Task instructions:
Restate the records below word for word, and omit the images they hold.

Records provided:

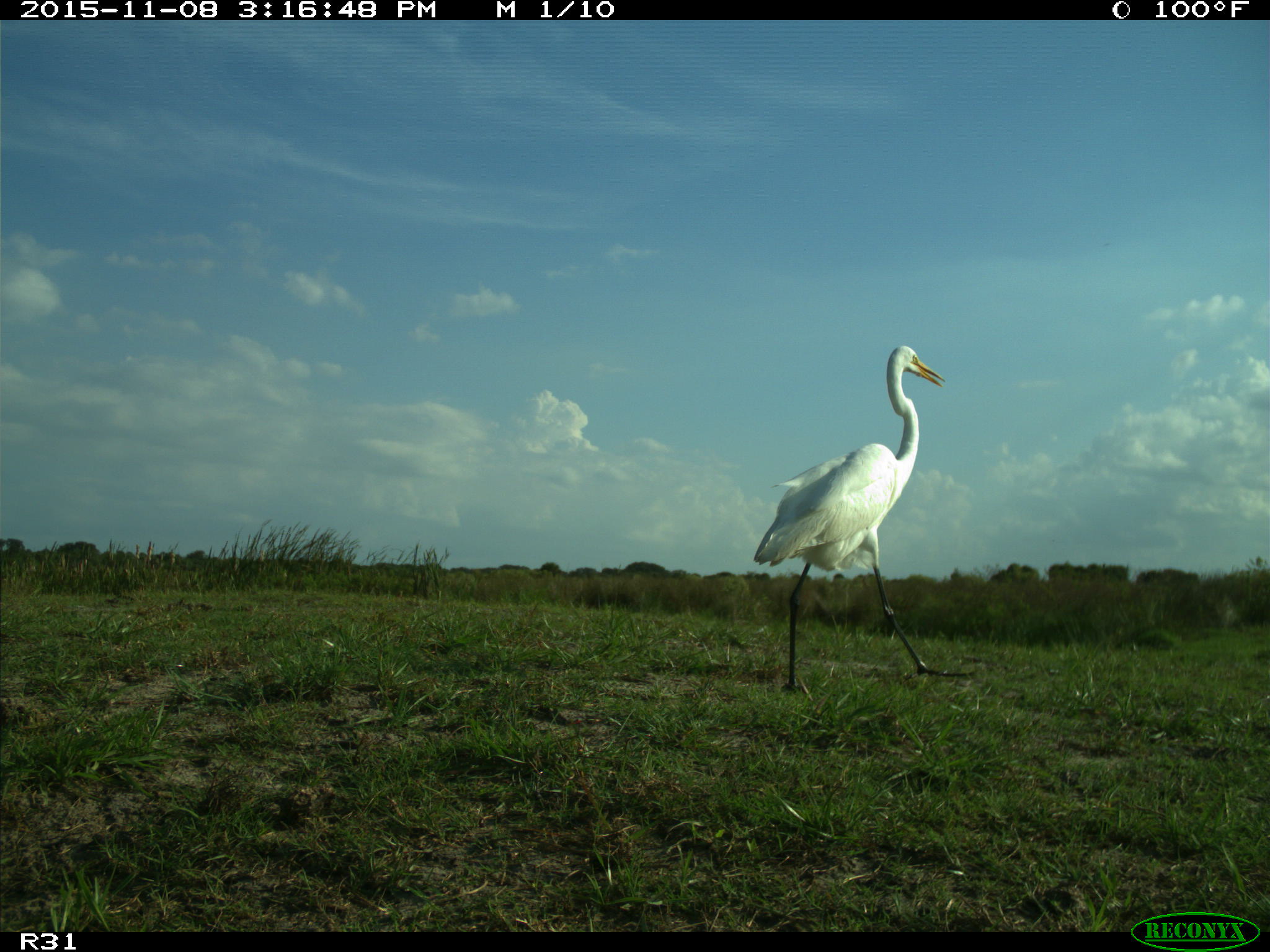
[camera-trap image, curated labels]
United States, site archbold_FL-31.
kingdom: Animalia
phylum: Chordata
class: Aves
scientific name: Aves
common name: birds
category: unidentified bird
Unidentified bird (birds) (Aves).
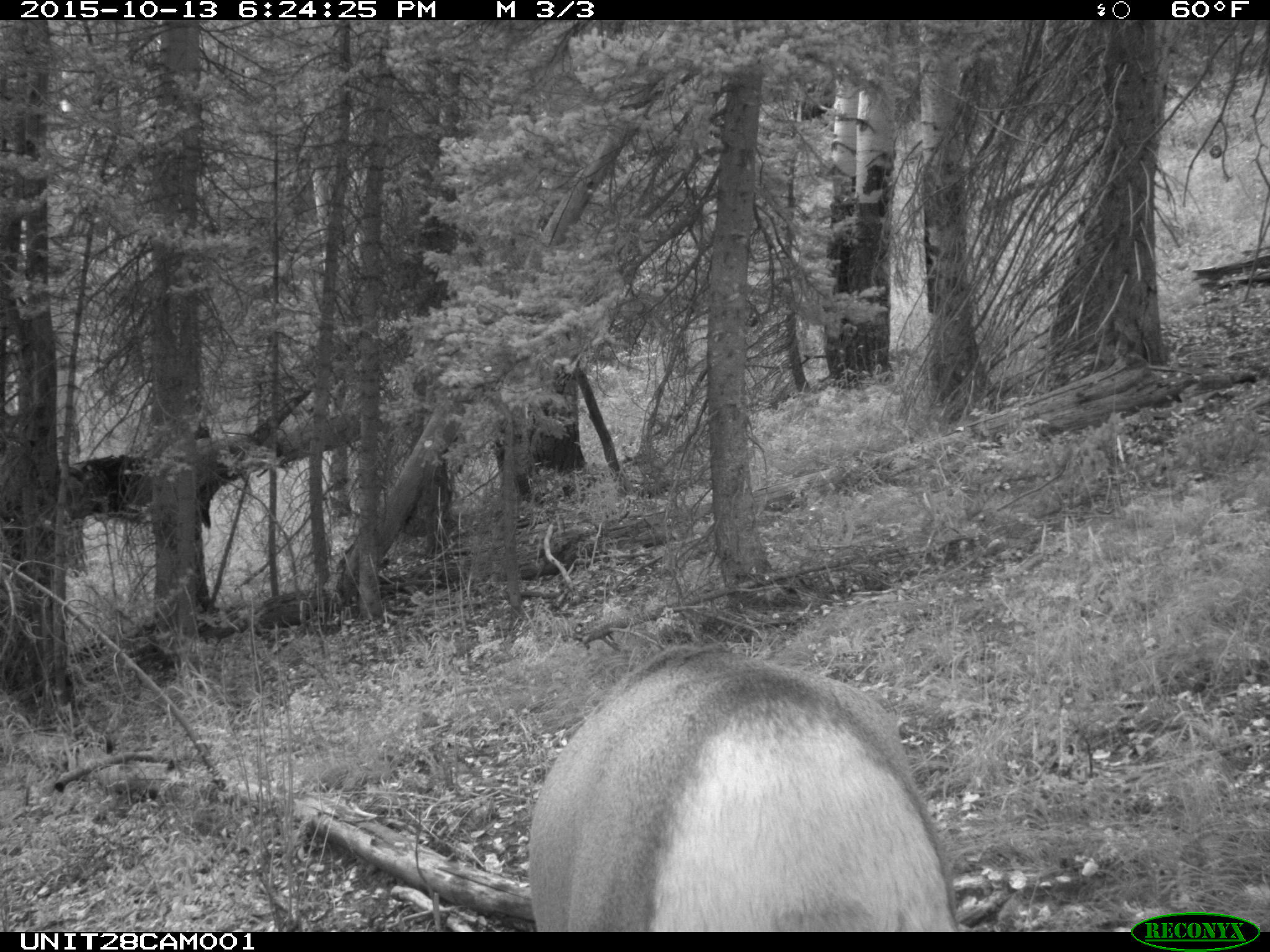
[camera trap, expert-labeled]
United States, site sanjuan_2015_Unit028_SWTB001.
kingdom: Animalia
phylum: Chordata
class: Mammalia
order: Artiodactyla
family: Cervidae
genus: Cervus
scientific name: Cervus elaphus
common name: red deer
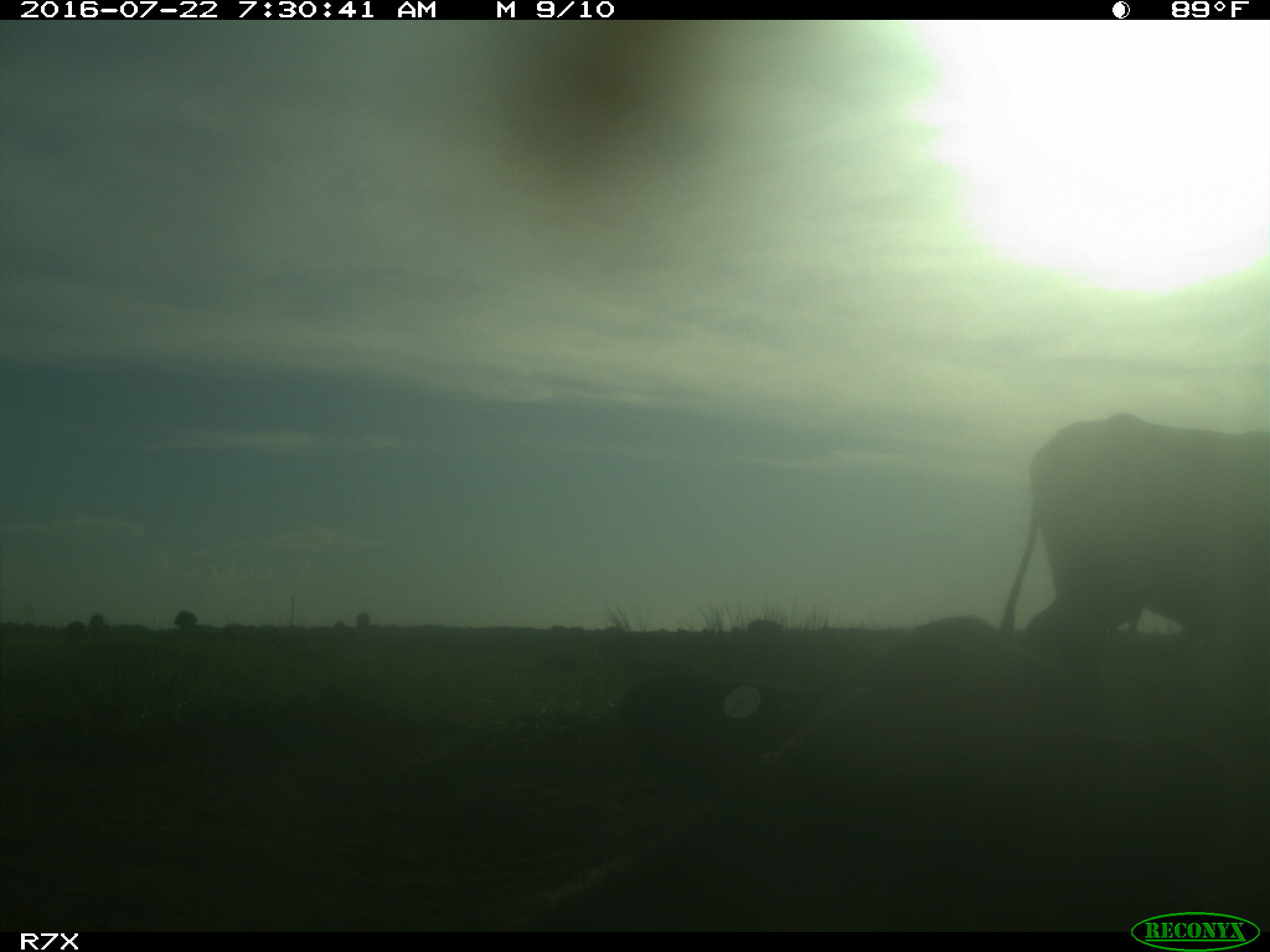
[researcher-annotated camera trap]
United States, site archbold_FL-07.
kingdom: Animalia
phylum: Chordata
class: Mammalia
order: Artiodactyla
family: Bovidae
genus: Bos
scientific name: Bos taurus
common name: domestic cow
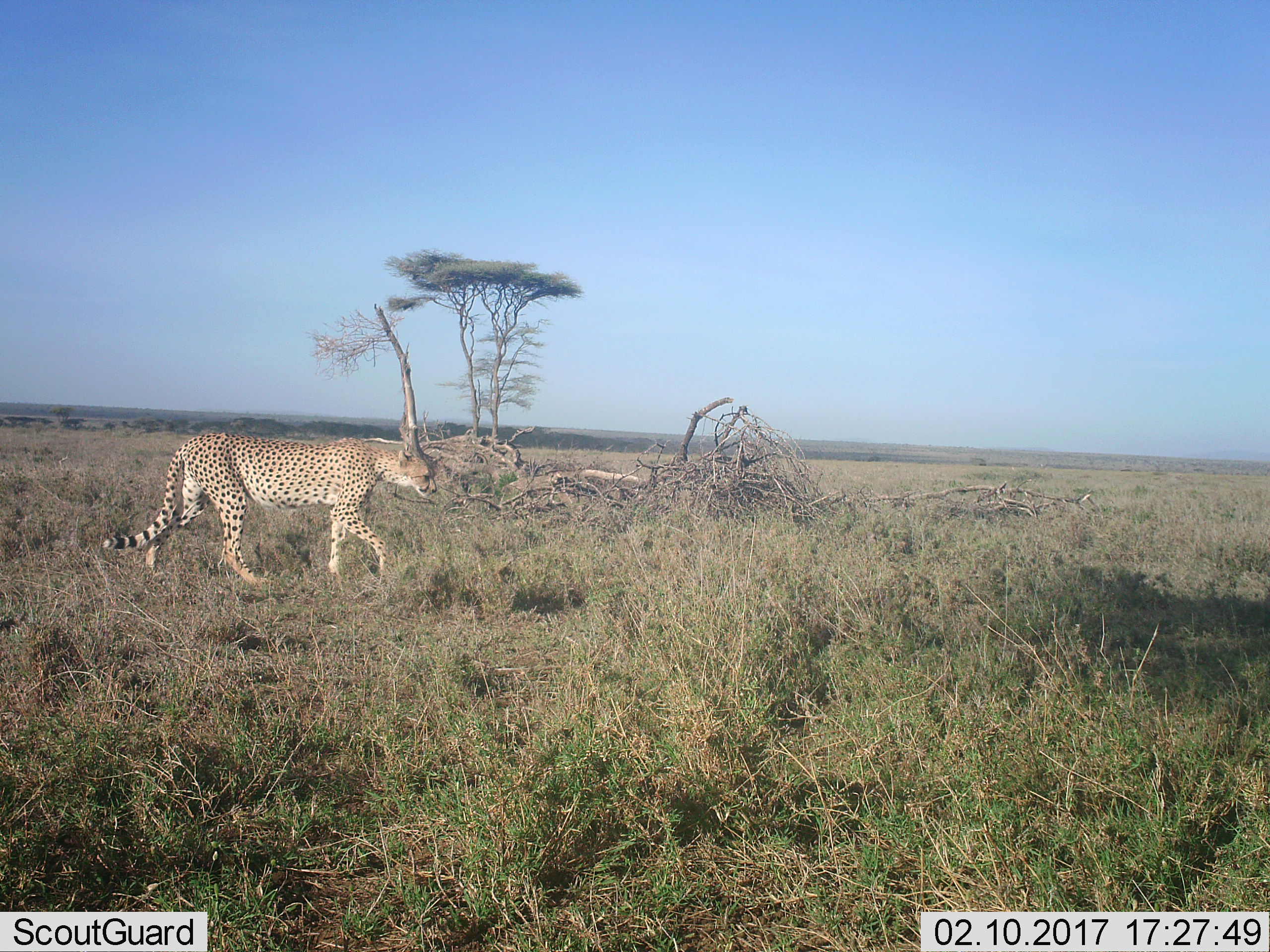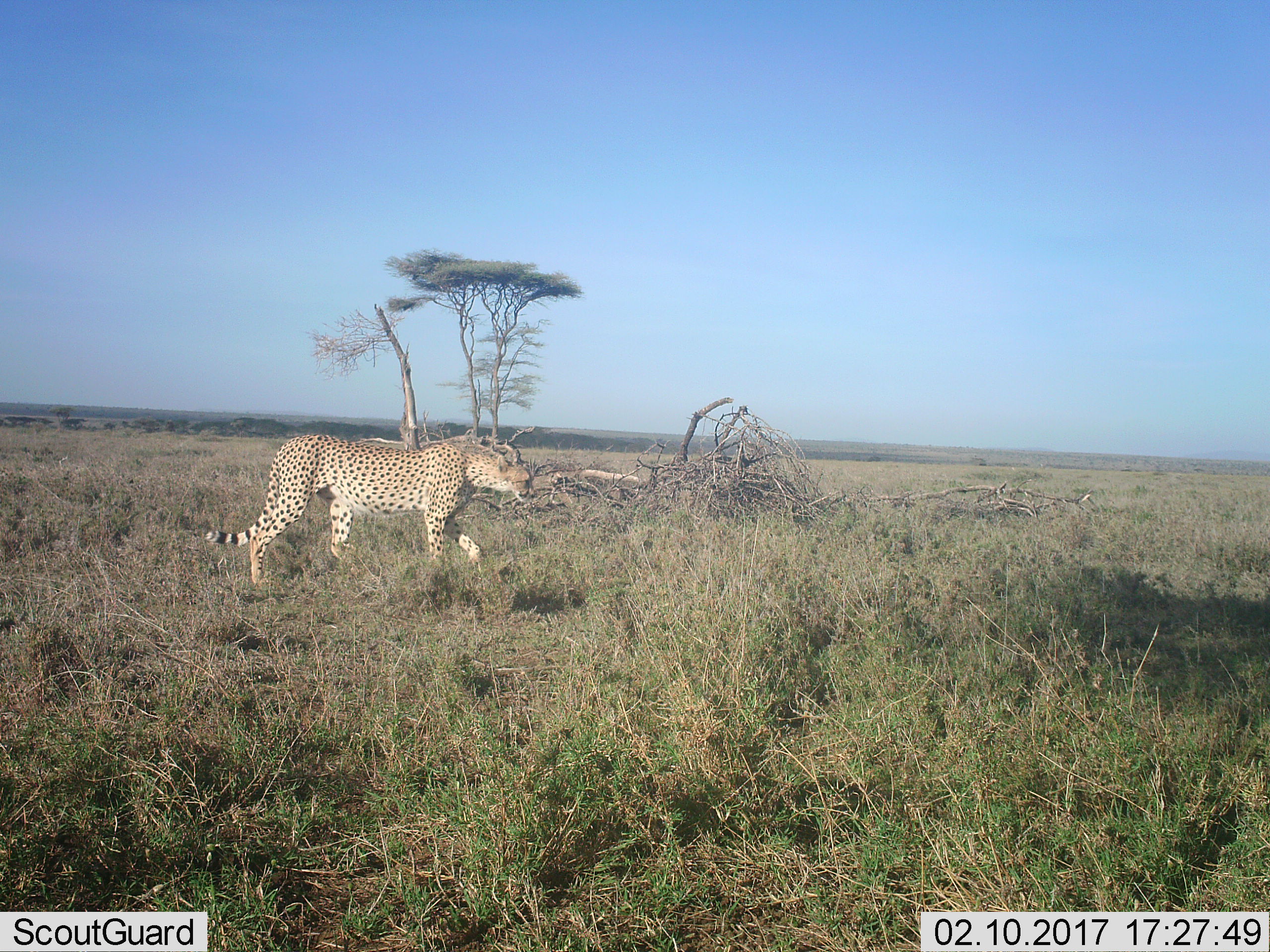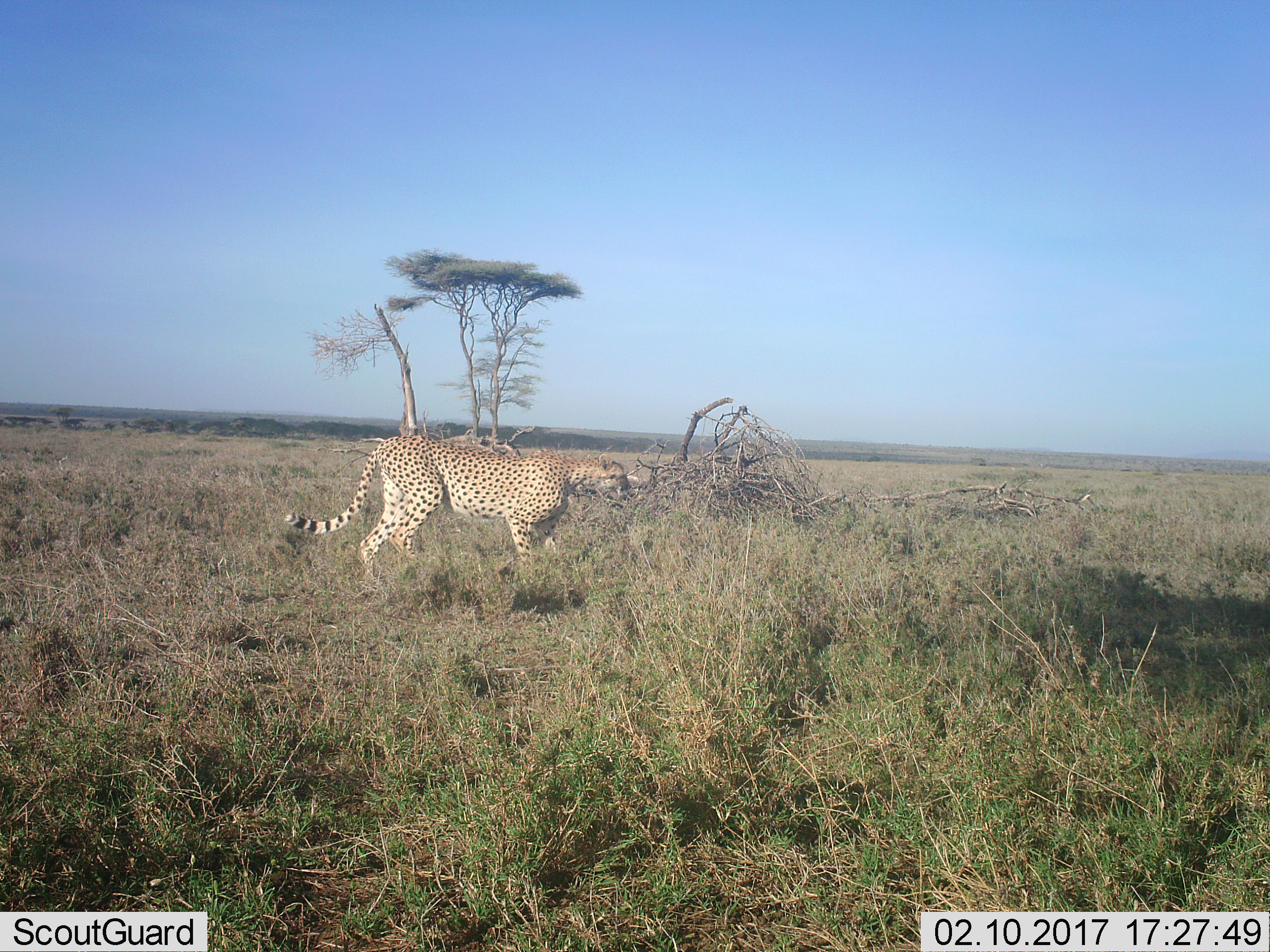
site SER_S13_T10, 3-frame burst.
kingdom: Animalia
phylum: Chordata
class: Mammalia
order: Carnivora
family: Felidae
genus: Acinonyx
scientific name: Acinonyx jubatus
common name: cheetah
Cheetah (Acinonyx jubatus), count 1. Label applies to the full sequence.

Solution:
[camera-trap image, curated labels]
United States, site archbold_FL-31.
kingdom: Animalia
phylum: Chordata
class: Aves
scientific name: Aves
common name: birds
category: unidentified bird
Unidentified bird (birds) (Aves).
[camera trap, expert-labeled]
United States, site sanjuan_2015_Unit028_SWTB001.
kingdom: Animalia
phylum: Chordata
class: Mammalia
order: Artiodactyla
family: Cervidae
genus: Cervus
scientific name: Cervus elaphus
common name: red deer
[researcher-annotated camera trap]
United States, site archbold_FL-07.
kingdom: Animalia
phylum: Chordata
class: Mammalia
order: Artiodactyla
family: Bovidae
genus: Bos
scientific name: Bos taurus
common name: domestic cow
site SER_S13_T10, 3-frame burst.
kingdom: Animalia
phylum: Chordata
class: Mammalia
order: Carnivora
family: Felidae
genus: Acinonyx
scientific name: Acinonyx jubatus
common name: cheetah
Cheetah (Acinonyx jubatus), count 1. Label applies to the full sequence.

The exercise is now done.